- [EXERCISE DIRECTIONS] Please rewrite the records from the line that contains "By how much" through the line that contains "the red stadium seat at point 278,18 <", swapping "Starting" for "Beginning" and leaving everything else untouched.

- [DATA IN THIS EXERCISE]
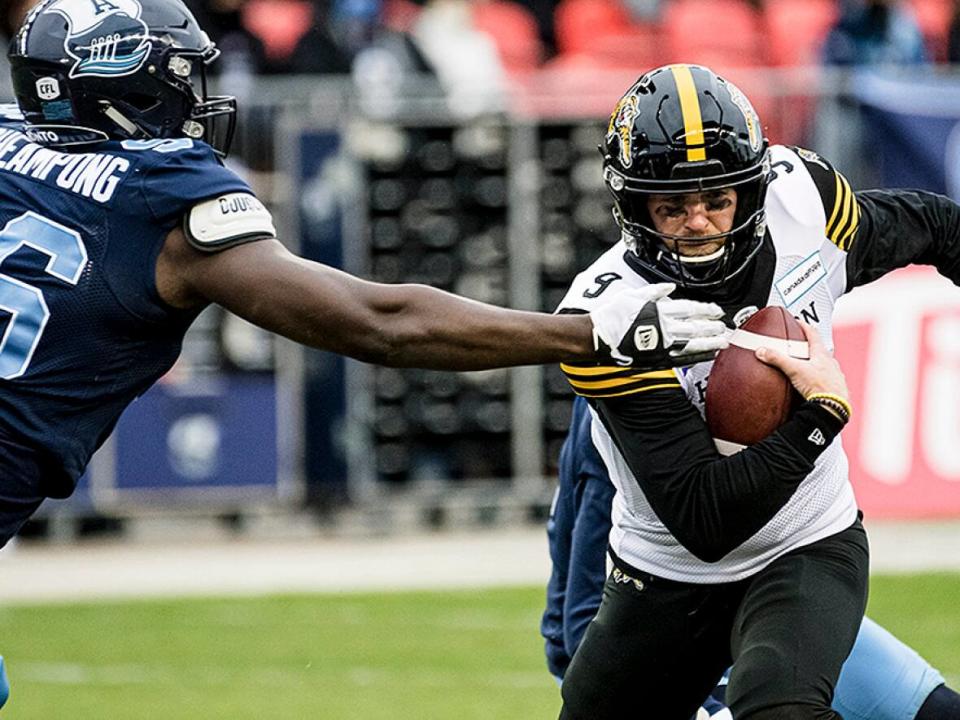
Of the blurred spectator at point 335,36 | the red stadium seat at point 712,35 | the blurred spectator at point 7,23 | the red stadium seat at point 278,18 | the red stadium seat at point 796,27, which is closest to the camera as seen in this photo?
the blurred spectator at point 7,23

==

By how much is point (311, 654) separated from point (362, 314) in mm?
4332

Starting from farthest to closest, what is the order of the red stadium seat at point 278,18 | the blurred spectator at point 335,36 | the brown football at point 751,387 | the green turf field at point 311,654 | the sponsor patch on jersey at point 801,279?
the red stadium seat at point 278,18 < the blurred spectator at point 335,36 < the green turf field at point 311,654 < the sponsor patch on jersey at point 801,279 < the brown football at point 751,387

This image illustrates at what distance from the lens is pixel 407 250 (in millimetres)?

--

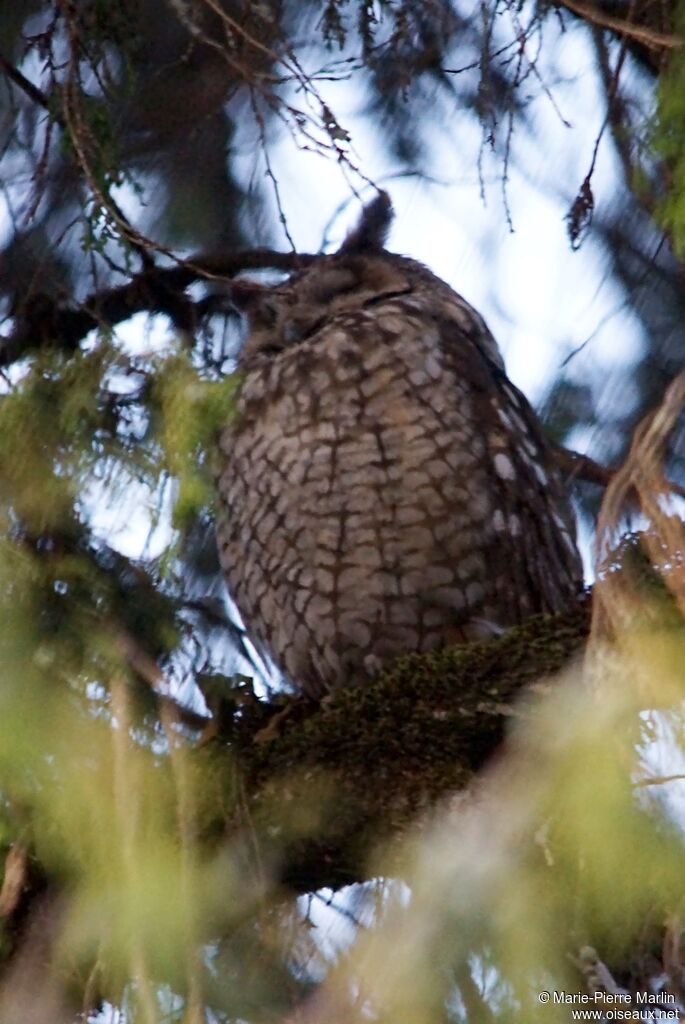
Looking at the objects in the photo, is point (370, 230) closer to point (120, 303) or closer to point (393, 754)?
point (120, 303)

- [THE RESULT]
By how much is point (311, 654) separated from point (362, 314) in mm?
4332

Beginning from farthest to closest, what is the order of the red stadium seat at point 278,18 | the blurred spectator at point 335,36 | the brown football at point 751,387 | the green turf field at point 311,654 | the sponsor patch on jersey at point 801,279?
the red stadium seat at point 278,18 < the blurred spectator at point 335,36 < the green turf field at point 311,654 < the sponsor patch on jersey at point 801,279 < the brown football at point 751,387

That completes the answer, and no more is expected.